Introduction (page 2, lines 49-58):

To strengthen lockdown precautions and avoid the exposure of other patients and healthcare professionals, a telemedicine strategy (i.e., telephone follow-up) was prioritized. A growing body of evidence supports the safety and efficacy of telemedicine, showing equivalencies to a conventional medical appointment both in diagnostic and therapeutic issues (Shigekawa E. 2018). For instance, teleconsultations seem to lead to greater frequency of contact between the physician and the patient, but appointments were shorter (Downes MJ. 2017). In addition, telemedicine reduced hospitalization rates when used for anticoagulation therapy consultations (Lee M. 2018) or for malnutrition in older adults (Marx W. 2018). Nevertheless, the effectiveness of a telephone follow-up, particularly to detect severe cases of SARS-CoV-2 in Primary Health Care, has not been investigated in depth (Gao Y).

 

New references added:

Shigekawa, E., Fix, M., Corbett, G., Roby, D. H., Coffman, J. The Current State Of Telehealth Evidence: A Rapid Review. Health Aff (Millwood) 2018, 37(12), 1975–1982.

Downes, M. J., Mervin, M. C., Byrnes, J. M., Scuffham, P. A. Telephone consultations for general practice: a systematic review. Syst Rev 2017, 6(1), 128.

Lee, M., Wang, M., Liu, J., Holbrook, A. Do telehealth interventions improve oral anticoagulation management? A systematic review and meta-analysis. J Thromb Thrombolysis 2018, 45(3), 325–336.

Marx, W., Kelly, J. T., Crichton, M., Craven, D., Collins, J., Mackay, H., Isenring, E., Marshall, S. Is telehealth effective in managing malnutrition in community-dwelling older adults? A systematic review and meta-analysis. Maturitas 2018, 111, 31–46.

 

Discussion (page 6, lines 197-217)

The ongoing expansion of telemedicine will accelerate technology-based solutions for tele-health, including remote monitoring of vital signs and acquisition of other health data in real time, thus enabling timely diagnosis and prompt initiation of treatment. Designation of new workflows enhanced by artificial intelligence will support an integrated transition between virtual and face-to-face care (Temesgen, Z. M. 2020). The large-scale demands of the pandemic caused a quick and substantial shift in how health care systems deliver care, forcing the incorporation of telemedicine into primary healthcare settings, with a huge increase in virtual visits and a decline in face-to-face attention (Joy, M. 2020).
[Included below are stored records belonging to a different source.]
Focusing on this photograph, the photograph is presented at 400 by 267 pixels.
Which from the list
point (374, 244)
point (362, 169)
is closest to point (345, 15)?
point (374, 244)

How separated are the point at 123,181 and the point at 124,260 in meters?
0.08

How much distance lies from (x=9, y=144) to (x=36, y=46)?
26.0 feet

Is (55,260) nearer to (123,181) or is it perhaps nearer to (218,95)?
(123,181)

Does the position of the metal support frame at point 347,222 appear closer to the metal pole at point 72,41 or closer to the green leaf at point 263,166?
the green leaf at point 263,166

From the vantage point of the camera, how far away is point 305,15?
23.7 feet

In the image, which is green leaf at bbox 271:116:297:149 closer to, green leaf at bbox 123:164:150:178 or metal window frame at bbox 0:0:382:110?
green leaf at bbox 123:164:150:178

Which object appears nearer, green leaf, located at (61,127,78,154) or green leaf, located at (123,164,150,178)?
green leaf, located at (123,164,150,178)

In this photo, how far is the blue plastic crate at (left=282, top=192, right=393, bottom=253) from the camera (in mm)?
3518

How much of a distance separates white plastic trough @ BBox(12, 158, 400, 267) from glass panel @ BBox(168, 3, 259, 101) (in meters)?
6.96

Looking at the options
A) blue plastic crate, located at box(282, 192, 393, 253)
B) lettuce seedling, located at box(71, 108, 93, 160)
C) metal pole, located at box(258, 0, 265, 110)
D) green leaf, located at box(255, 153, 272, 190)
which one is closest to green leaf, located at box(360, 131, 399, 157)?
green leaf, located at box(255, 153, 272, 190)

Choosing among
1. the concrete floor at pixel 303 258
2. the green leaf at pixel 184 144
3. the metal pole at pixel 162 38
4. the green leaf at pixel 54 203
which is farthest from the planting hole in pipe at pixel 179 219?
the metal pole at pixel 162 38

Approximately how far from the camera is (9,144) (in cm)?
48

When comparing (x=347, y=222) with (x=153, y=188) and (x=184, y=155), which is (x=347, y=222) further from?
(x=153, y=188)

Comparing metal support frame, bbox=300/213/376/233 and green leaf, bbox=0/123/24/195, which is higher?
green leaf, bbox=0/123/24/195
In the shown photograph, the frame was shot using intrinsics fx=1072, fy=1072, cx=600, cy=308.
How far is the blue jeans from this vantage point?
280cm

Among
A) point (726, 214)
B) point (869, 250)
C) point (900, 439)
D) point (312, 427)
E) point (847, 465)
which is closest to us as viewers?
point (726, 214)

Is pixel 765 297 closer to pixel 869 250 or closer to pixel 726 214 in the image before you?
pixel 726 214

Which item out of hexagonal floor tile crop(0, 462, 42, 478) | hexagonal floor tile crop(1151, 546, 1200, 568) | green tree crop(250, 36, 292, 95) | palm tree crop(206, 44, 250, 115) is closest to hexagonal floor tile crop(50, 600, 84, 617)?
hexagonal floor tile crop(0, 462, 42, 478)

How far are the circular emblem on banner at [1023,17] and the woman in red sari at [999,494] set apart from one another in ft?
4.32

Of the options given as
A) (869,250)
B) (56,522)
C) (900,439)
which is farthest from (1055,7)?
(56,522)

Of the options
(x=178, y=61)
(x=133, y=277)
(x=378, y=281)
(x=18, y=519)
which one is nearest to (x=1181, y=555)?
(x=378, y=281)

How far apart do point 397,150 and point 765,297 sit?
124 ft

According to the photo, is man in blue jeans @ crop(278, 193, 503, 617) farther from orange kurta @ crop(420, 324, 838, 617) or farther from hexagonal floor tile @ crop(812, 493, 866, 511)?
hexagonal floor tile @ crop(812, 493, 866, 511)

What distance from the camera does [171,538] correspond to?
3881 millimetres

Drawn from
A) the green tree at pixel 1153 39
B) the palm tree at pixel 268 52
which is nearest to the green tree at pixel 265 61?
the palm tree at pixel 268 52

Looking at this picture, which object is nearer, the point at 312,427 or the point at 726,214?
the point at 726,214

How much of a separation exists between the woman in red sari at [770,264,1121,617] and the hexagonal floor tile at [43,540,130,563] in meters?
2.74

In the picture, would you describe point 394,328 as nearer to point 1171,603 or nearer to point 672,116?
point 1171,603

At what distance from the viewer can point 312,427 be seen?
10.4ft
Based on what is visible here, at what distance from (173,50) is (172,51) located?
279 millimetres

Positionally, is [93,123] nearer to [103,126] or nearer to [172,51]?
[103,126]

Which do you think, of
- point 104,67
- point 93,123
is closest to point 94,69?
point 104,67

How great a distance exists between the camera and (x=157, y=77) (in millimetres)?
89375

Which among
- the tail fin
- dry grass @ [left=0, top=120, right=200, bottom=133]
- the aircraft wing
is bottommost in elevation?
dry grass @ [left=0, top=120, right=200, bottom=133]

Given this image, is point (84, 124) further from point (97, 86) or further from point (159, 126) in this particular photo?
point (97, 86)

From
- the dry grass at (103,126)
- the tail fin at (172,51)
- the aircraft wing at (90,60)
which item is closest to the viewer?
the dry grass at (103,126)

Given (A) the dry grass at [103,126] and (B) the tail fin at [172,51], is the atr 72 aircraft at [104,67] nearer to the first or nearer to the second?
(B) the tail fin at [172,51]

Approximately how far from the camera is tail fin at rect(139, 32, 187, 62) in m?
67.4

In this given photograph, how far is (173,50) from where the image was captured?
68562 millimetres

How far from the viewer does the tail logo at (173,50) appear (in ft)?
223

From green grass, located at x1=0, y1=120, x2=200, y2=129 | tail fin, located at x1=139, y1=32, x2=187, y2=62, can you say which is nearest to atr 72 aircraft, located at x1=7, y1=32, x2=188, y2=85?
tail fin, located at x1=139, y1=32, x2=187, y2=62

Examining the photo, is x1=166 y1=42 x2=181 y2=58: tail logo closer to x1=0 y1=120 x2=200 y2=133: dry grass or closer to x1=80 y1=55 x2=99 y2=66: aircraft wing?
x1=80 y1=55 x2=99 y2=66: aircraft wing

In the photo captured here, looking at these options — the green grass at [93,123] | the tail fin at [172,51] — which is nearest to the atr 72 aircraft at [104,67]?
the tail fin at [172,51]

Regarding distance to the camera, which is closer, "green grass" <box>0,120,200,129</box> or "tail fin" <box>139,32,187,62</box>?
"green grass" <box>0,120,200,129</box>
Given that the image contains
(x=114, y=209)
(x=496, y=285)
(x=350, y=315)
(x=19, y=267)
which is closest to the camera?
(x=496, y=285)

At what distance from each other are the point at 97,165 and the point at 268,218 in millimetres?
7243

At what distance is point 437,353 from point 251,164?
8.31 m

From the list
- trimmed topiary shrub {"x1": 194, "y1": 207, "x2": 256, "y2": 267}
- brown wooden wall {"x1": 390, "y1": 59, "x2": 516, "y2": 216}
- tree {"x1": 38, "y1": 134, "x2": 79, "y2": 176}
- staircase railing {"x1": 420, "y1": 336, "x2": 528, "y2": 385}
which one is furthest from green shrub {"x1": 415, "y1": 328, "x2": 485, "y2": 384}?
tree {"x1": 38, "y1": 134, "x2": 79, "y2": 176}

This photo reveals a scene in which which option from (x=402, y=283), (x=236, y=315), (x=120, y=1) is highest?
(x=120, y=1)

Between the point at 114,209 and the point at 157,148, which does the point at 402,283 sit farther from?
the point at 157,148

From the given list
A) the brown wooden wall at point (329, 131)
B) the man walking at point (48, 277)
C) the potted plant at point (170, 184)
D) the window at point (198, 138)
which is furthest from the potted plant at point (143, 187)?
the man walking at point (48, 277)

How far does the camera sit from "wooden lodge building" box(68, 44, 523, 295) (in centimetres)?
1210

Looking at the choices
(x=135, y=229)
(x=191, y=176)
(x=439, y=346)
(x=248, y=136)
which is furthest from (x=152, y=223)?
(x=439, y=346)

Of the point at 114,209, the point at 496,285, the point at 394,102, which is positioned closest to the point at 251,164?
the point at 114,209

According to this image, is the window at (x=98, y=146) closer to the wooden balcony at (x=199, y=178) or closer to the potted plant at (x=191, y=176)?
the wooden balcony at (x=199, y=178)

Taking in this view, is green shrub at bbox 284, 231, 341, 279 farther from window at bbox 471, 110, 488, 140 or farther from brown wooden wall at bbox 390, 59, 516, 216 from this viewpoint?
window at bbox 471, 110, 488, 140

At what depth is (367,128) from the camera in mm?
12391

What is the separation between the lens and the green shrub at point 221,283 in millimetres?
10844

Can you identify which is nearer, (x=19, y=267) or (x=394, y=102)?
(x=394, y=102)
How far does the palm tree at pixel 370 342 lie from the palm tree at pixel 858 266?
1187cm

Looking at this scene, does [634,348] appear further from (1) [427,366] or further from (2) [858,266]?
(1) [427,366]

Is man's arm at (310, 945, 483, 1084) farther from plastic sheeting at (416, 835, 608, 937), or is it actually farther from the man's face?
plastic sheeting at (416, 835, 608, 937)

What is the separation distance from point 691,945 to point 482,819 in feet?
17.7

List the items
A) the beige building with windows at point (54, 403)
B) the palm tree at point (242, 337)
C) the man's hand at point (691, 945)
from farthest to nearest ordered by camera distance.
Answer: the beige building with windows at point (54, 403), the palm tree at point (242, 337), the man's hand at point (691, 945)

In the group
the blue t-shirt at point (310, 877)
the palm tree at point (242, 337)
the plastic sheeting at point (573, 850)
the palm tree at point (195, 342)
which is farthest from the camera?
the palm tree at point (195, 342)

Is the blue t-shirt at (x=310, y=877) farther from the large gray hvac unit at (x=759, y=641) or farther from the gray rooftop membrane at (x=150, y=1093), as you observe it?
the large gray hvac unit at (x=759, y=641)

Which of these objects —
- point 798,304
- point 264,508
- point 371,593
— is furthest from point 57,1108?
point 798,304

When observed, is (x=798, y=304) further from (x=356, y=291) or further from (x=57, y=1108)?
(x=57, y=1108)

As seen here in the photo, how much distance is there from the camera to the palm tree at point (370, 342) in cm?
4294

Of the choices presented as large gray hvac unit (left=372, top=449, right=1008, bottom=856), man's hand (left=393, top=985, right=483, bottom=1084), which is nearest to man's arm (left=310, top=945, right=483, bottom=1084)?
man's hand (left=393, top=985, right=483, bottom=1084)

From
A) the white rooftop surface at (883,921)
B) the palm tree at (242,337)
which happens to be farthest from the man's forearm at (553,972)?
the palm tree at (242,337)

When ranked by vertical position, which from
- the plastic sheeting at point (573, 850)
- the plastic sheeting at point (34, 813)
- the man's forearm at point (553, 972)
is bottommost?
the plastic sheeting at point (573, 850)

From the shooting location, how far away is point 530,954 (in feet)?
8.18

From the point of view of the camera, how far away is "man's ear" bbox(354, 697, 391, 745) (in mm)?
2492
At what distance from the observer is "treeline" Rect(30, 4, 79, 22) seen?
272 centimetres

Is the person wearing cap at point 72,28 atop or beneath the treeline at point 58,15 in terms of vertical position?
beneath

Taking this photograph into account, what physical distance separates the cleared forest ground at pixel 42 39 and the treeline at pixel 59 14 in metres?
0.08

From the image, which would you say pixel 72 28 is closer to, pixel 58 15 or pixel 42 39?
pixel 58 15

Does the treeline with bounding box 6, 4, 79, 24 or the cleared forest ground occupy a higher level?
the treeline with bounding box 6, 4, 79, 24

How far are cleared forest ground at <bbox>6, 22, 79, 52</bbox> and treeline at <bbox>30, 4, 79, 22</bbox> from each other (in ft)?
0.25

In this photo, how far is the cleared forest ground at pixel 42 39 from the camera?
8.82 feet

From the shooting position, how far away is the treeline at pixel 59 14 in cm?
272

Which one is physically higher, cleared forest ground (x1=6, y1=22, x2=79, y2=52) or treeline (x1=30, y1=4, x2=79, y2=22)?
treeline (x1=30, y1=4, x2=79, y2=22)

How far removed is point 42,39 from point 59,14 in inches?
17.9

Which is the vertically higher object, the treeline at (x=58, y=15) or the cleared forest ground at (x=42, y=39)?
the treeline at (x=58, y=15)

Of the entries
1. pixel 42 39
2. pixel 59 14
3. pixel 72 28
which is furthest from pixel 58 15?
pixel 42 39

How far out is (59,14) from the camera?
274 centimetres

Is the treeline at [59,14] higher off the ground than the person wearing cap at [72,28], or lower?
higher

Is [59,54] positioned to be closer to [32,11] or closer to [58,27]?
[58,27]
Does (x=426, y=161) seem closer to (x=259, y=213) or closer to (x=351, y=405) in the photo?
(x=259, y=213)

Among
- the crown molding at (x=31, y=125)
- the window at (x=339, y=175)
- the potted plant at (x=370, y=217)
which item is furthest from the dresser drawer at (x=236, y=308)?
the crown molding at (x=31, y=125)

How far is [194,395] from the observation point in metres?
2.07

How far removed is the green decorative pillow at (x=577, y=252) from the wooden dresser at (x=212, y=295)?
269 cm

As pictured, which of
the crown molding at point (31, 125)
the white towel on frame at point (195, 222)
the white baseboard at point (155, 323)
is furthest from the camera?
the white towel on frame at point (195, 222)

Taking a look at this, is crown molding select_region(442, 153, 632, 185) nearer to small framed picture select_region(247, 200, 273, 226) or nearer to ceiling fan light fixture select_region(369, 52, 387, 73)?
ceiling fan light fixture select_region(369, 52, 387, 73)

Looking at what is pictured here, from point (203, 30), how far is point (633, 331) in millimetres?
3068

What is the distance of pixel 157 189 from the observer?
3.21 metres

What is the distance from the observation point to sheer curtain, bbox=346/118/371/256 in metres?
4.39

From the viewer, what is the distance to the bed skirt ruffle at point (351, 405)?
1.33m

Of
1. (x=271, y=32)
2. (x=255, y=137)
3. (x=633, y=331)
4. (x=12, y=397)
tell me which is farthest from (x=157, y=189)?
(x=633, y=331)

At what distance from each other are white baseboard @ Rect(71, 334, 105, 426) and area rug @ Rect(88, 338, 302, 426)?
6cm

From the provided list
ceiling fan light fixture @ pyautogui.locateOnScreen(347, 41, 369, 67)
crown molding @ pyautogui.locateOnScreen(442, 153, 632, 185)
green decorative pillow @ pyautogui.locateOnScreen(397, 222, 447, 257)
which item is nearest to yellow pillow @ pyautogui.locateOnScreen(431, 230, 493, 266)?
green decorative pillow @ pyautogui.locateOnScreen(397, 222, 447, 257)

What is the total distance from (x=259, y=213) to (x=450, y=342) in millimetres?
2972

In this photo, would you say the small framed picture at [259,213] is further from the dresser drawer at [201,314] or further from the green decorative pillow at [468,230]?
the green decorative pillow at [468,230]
Telemedicine will particularly reinforce in-home care, with great potential to ensure patient adherence to care plans, thus decreasing the risk of hospitalizations and associated costs and the potential for hospital-acquired infections and antimicrobial drug resistance. Effective in-home care for older adults can also translate into less disruption of social and family life, including the inconvenience of getting to appointments. In addition, the availability of telemedicine will encourage people to seek medical evaluation earlier in an illness, thus avoiding the detrimental consequences for the patient’s health and finances, as well as the health care System, of late diagnosis and treatment (Temesgen, Z. M. 2020).

In the case of SARS-CoV-2, with the urgent need to avoid a dangerous situation such as hospital collapse that was so plausible in this crisis, the telematic follow-up of patients with non-severe SARS-CoV-2 was assumed by primary healthcare settings (Krist, A. H. 2020). This low-cost social-distancing strategy protects both healthcare professionals and patients and avoids overcrowding at the emergency room (Pérez Sust, P. 2020; Vidal-Alaball, J. Aten Primaria 2020; Khairat, S. 2020; Chu, D. K. Lancet 2020).

 

New reference added:

Temesgen, Z. M., DeSimone, D. C., Mahmood, M., Libertin, C. R., Varatharaj Palraj, B. R., Berbari, E. F. Health Care After the COVID-19 Pandemic and the Influence of Telemedicine. Mayo Clin Proc 2020, 95(9S), S66–S68.

 

Conclusion (page 9, lines 294-299)

The rapid increase and wide adaptation of telemedicine into care delivery models should be balanced against the perception by some patients and providers of uncertain safety and value compared with face-to-face care. Effective and efficient virtual care will require a reliable communication infrastructure and affordable, readily accessible broadband connectivity to all regions.